● THE RECORDS:
◇ ◇ ◇ ◇

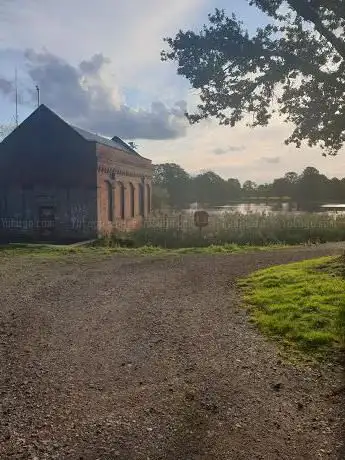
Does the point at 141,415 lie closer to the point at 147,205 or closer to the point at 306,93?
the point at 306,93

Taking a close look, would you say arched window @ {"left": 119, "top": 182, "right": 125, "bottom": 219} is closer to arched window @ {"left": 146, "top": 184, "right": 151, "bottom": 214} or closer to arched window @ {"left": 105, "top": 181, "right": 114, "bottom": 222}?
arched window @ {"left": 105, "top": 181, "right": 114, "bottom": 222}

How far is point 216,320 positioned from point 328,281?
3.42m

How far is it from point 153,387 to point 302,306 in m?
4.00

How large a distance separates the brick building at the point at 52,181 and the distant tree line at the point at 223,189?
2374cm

◇ ◇ ◇ ◇

● INSTRUCTION: Quote the material above word for word, leaving out the pictures.

● COMPLETED TASK:
Does the point at 141,415 lie closer to the point at 147,205 or closer to the point at 306,93?
the point at 306,93

Taking a close look, would you say arched window @ {"left": 119, "top": 182, "right": 125, "bottom": 219} is closer to arched window @ {"left": 146, "top": 184, "right": 151, "bottom": 214} or closer to arched window @ {"left": 105, "top": 181, "right": 114, "bottom": 222}?
arched window @ {"left": 105, "top": 181, "right": 114, "bottom": 222}

How far is point 216,320 positioned from point 328,281?
3.42m

How far is it from point 153,387 to point 302,306 in m?
4.00

How large a distance separates the brick building at the point at 52,181 and the distant tree line at the point at 223,189?
2374cm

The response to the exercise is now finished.